With thousands of BC residents shattered by the floods and restoration efforts jeopardized by the approaching storms, anger at the provincial New Democratic Party government is reaching a crescendo. The response of Premier John Horgan and his government has been marked by gross negligence and callous indifference, the same traits it has exhibited in its response to the COVID-19 pandemic, which has killed at least 2,257 people in the province.

Horgan declared a 14-day state of emergency on November 17 and requested assistance from the Canadian Armed Forces to aid with evacuation and restoration efforts. Tensions are high in the wake of a public order limiting those in affected areas to 30 litres of gas per station visit until December 1, and the rapid emptying of store shelves as a result of disrupted supply chains.

It quickly emerged that the government refused to activate the automated Alert Ready system to better prepare the population for the rains, despite forecasts well in advance of last week’s storm. In comparison, the Northwest Territories, with a fraction of BC’s population, has used the system four times this year to alert residents to important emergencies via a prominent smartphone message.

When widespread criticism erupted on social media to this revelation, Public Safety Minister Mike Farnworth crudely insulted his detractors as “experts on Twitter” who were not “on the ground dealing with the local situation and understanding the local conditions,” despite many of them being first responders and residents experiencing the storm firsthand.

Adding insult to injury, people who have lost or suffered damage to their homes can expect a measly $2,000 cheque from the provincial government, barely enough to fund a month’s rent for a modest apartment in BC’s major cities. The federal Liberal government, not to be outdone, announced as a ground-breaking initiative the waiving of a requirement for applicants to show a record of employment to file Employment Insurance claims.

The Liberal government handed Canada’s banks and corporations $650 billion in aid virtually overnight to improve profitability and shareholder dividends in the early stages of the pandemic. This largesse helped Canada’s billionaires get $78 billion richer in 2020.

Beyond their immediate negligence, the Horgan NDP are guilty, just like their Liberal predecessors under Christy Clark, of willfully ignoring repeated scientific warnings of impending climate disasters. Meanwhile, Horgan has embraced efforts to build a liquefied natural gas pipeline to the west coast, as well as the logging of old growth forests.

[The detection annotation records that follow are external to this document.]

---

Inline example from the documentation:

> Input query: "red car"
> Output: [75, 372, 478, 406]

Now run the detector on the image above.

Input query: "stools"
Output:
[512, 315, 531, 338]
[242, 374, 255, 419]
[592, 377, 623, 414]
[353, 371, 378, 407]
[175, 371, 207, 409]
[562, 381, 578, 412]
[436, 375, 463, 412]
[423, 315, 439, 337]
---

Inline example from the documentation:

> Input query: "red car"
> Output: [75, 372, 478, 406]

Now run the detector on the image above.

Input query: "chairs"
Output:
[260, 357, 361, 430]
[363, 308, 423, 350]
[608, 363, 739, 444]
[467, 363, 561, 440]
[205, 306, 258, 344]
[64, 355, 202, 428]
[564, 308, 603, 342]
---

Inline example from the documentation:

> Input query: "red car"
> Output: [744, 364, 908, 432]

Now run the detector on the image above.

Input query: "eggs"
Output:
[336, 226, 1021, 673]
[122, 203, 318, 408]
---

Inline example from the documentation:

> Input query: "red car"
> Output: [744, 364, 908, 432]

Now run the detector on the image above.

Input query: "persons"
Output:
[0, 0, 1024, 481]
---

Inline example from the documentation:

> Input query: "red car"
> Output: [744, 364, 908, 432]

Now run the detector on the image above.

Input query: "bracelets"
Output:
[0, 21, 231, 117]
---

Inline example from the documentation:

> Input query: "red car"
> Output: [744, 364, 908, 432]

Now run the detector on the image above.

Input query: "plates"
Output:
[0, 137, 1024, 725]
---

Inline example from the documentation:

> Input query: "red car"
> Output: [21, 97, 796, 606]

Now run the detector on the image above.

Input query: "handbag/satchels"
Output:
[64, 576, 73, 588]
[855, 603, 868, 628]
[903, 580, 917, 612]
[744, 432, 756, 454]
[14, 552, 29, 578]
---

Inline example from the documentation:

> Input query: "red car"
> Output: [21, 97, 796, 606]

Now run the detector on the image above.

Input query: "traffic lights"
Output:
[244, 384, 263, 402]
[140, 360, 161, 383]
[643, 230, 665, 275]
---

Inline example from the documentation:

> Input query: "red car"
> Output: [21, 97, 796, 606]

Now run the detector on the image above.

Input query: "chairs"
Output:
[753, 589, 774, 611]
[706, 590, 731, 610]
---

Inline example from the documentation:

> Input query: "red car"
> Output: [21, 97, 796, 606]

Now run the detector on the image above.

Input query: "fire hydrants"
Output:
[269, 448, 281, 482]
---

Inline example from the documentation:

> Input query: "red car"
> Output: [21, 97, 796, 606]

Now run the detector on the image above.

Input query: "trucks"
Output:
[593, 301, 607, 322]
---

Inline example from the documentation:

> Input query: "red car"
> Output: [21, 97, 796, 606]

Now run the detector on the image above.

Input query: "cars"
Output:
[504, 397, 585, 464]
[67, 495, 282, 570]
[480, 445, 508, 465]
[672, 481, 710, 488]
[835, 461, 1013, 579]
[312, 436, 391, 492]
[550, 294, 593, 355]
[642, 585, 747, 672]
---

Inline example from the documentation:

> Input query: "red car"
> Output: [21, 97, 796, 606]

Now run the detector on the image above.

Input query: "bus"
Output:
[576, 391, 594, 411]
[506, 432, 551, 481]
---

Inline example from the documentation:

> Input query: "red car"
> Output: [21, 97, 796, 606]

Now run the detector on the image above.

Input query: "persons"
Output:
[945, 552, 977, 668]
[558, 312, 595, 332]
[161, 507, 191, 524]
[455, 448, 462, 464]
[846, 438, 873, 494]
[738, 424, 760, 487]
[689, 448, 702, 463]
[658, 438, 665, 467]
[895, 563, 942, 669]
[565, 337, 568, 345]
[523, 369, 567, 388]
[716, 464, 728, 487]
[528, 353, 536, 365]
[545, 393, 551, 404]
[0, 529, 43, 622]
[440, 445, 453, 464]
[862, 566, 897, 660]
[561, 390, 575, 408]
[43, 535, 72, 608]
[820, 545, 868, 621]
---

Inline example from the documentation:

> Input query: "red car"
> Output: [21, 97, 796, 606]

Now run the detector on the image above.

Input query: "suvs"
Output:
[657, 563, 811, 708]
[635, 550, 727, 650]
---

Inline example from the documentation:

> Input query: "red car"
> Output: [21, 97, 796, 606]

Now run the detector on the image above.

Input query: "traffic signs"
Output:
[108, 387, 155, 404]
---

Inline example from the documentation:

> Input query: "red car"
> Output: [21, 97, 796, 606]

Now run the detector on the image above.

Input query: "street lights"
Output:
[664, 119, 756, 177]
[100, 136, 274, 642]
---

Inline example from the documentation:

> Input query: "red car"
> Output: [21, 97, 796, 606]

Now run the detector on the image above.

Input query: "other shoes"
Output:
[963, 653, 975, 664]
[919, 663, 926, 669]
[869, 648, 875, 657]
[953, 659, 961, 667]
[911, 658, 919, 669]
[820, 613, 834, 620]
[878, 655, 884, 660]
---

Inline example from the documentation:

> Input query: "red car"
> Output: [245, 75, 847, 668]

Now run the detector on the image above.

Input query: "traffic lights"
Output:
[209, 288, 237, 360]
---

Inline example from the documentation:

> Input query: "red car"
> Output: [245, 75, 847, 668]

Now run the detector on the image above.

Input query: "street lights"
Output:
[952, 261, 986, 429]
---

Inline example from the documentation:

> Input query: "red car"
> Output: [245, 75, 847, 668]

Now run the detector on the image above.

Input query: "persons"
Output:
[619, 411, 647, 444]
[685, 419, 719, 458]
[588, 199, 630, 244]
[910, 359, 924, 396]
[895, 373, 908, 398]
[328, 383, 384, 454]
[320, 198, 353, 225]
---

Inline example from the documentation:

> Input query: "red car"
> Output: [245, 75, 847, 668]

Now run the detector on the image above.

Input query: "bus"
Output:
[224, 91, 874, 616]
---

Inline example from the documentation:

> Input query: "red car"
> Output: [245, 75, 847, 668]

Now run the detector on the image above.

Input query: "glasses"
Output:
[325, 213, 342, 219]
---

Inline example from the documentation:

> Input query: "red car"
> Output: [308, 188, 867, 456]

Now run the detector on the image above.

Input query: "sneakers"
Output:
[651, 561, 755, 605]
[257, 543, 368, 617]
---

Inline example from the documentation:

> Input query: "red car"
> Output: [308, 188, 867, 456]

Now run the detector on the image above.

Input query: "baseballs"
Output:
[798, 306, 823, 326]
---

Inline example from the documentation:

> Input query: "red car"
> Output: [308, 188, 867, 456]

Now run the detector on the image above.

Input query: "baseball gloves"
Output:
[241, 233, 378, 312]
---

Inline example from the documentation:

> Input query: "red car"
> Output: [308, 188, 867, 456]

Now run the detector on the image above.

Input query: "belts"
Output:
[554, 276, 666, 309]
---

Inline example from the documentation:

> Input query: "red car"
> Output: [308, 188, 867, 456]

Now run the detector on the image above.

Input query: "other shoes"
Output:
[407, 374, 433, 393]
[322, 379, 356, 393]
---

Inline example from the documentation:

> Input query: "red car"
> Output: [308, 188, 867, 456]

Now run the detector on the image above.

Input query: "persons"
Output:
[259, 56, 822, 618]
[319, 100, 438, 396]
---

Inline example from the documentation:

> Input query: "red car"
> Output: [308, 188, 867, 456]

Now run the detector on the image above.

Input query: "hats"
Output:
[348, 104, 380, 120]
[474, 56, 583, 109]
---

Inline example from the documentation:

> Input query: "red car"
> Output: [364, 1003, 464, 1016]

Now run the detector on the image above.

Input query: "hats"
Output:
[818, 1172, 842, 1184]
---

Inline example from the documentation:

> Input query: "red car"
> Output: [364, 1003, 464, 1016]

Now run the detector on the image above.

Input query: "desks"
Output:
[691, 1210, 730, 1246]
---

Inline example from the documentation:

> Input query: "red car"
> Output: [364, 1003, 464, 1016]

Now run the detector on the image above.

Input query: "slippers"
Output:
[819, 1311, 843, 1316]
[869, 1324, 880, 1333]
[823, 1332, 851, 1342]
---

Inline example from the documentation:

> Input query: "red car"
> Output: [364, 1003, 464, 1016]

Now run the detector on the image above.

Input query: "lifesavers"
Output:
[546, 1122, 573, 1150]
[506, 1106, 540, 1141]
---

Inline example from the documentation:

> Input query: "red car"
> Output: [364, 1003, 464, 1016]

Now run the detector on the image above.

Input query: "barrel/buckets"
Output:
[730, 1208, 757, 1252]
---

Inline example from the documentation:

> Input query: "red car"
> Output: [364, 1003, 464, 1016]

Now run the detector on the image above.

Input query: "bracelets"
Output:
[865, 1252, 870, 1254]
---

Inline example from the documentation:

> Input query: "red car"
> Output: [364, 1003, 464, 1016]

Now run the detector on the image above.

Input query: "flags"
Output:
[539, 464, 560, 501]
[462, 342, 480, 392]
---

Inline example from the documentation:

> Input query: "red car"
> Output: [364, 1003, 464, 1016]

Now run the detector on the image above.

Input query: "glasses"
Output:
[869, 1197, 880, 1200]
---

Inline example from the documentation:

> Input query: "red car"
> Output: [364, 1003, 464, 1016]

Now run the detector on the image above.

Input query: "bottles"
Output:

A 2020 study from Environment and Climate Change Canada asserted, like many studies before it, that climate change had made rainfall more extreme, and such storms more frequent. A report by the provincial government in 2015 found that 53 out of 75 dikes in the Lower Mainland region were vulnerable to breakdown. Three years later, the BC Auditor-General announced that the provincial government lacked an adequate plan to manage risks posed by climate change. Absolutely nothing has been done in the interim to address these concerns.

The rapid pace of environmental disasters BC has witnessed in just one year include a heat dome in June that led to the deaths of over 600 vulnerable residents, a devastating summer season of wildfires precipitated by the heat dome and an ensuing drought, and now a season of flash floods and mudslides that is far from over.

Like the COVID-19 pandemic that continues to rage, all questions of protecting the health, lives, and homes of ordinary people are subordinated by the NDP and capitalist governments around the world to the corporate drive for profit and the enrichment of a tiny financial oligarchy. Such a system of mass death and endless greed is incapable of responding to climate change, the pandemic, and other major social problems. Working people must take up a struggle to replace it with a workers’ government committed to socialist policies.